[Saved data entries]
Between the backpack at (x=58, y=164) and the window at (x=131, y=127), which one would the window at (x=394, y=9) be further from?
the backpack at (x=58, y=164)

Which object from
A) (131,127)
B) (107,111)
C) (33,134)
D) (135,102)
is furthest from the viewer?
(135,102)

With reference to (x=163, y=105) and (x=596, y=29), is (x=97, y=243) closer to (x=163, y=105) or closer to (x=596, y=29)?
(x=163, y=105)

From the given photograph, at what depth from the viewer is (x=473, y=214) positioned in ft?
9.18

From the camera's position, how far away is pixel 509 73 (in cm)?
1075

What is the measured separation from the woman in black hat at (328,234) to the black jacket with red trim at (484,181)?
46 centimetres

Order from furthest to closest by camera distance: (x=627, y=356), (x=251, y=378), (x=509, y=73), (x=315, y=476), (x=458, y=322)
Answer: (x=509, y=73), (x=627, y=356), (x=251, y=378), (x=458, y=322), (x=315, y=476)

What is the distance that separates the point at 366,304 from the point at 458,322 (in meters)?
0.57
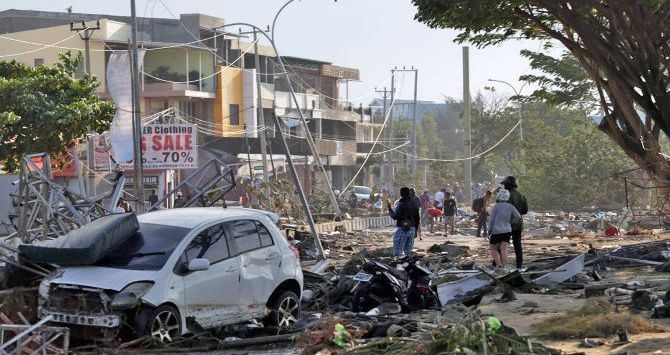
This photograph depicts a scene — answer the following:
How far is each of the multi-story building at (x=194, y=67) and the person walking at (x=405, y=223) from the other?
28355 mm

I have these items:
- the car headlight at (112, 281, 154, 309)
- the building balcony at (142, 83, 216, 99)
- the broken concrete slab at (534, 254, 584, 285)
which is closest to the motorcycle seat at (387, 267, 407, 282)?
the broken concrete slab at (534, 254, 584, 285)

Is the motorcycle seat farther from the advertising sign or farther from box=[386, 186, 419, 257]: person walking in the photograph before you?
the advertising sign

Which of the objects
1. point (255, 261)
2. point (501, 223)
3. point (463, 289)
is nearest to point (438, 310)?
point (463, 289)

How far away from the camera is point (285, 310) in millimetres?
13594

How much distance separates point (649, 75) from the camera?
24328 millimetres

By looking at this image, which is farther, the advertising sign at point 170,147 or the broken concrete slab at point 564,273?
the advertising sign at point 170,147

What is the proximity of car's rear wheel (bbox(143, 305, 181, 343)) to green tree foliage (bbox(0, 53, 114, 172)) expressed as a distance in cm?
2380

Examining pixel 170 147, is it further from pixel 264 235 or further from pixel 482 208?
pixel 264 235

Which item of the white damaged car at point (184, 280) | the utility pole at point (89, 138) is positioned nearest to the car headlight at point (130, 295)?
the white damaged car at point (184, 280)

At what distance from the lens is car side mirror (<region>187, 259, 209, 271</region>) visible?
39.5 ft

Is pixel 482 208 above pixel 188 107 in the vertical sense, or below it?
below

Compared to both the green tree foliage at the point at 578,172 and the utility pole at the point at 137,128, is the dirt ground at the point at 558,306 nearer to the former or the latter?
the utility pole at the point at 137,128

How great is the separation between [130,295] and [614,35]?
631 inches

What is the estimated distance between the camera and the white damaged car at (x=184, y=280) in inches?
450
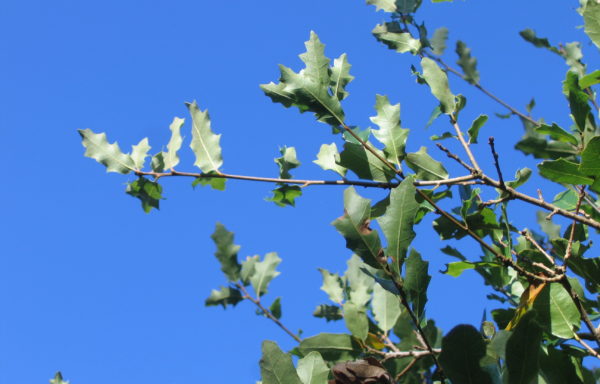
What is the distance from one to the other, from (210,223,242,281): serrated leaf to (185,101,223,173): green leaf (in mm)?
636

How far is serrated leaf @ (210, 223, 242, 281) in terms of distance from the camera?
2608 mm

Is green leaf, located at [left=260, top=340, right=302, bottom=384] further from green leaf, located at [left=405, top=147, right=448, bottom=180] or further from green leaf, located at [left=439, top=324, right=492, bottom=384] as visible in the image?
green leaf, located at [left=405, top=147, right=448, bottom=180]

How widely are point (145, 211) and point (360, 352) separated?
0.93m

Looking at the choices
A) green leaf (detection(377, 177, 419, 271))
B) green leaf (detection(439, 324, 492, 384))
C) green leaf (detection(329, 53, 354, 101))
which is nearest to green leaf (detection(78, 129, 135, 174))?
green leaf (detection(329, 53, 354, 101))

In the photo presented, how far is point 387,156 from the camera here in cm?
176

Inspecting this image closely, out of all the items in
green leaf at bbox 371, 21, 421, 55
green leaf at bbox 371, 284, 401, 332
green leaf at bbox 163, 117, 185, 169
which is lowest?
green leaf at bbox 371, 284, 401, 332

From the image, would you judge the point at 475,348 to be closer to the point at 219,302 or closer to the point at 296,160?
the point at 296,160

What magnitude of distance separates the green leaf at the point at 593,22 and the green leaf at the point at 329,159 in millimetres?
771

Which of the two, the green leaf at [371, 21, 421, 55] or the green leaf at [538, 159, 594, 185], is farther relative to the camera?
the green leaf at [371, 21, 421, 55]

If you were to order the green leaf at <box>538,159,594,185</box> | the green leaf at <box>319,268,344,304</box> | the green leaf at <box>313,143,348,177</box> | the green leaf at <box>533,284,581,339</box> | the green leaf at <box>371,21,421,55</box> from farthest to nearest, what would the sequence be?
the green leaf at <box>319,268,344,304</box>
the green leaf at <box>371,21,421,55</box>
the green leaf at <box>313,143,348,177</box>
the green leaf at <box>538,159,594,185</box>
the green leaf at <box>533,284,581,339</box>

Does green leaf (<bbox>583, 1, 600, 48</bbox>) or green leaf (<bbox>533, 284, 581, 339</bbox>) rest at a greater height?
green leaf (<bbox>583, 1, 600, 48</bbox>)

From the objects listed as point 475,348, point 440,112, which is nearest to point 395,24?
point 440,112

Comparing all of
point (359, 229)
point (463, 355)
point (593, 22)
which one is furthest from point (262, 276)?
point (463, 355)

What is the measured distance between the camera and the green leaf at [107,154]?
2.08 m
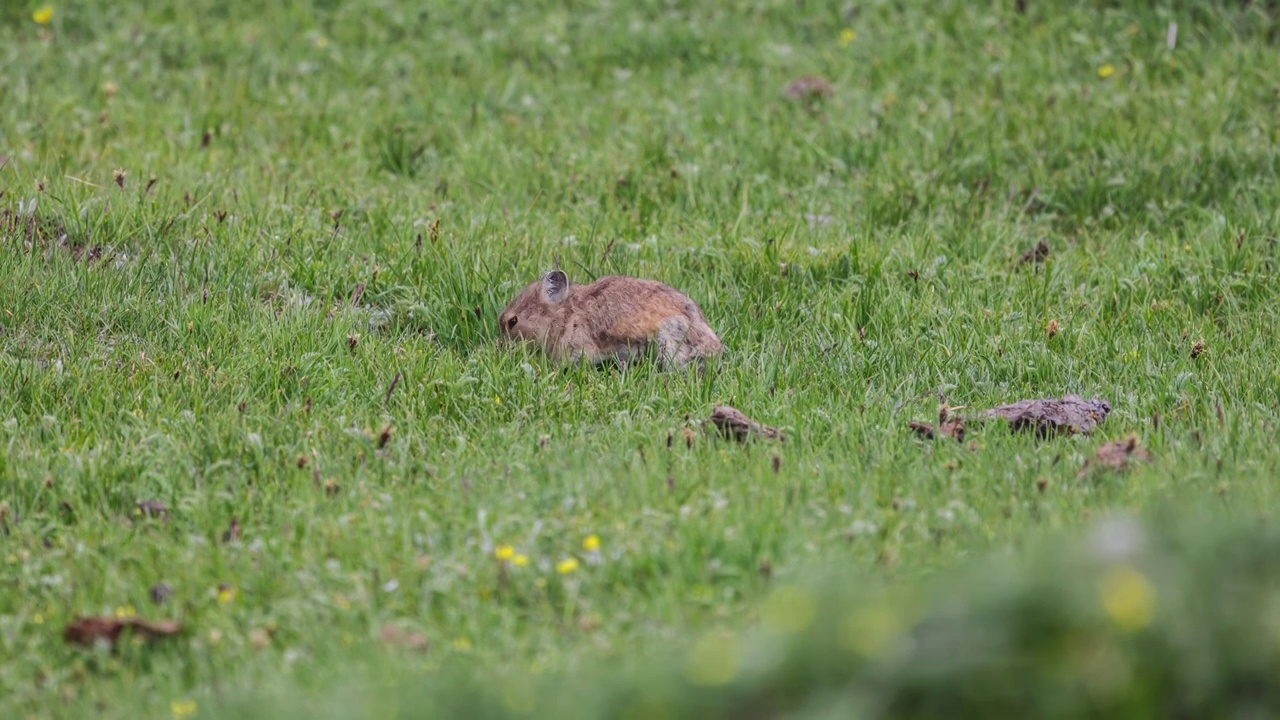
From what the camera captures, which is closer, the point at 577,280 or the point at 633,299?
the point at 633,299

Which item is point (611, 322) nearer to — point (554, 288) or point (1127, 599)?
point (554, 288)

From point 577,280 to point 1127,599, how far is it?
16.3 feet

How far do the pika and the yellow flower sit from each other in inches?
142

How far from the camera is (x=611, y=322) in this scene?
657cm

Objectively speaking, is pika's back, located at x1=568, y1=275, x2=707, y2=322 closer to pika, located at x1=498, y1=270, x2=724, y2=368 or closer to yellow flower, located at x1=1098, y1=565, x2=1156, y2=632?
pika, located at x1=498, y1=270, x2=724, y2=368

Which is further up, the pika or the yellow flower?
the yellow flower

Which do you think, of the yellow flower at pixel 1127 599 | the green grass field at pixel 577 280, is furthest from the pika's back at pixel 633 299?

◆ WHAT TO DO:
Copy the lines above without any changes, from the very first line through the line that contains "46 centimetres", with both ends included.

◆ OUTPUT FOR THIS TASK:
Between the backpack at (x=58, y=164) and the window at (x=131, y=127), which one would the window at (x=394, y=9) be further from?
the backpack at (x=58, y=164)

Which object from
A) (131,127)
B) (107,111)
C) (33,134)
D) (135,102)
is furthest from the viewer?
(135,102)

With reference to (x=163, y=105) and (x=596, y=29), is (x=97, y=243) closer to (x=163, y=105) or closer to (x=596, y=29)?
(x=163, y=105)

From the given photograph, at what depth from the viewer is (x=473, y=214) positioned in ft?
9.18

From the camera's position, how far away is pixel 509 73 (in cm)?
1075

What is the measured separation from the woman in black hat at (328,234) to the black jacket with red trim at (484,181)?
46 centimetres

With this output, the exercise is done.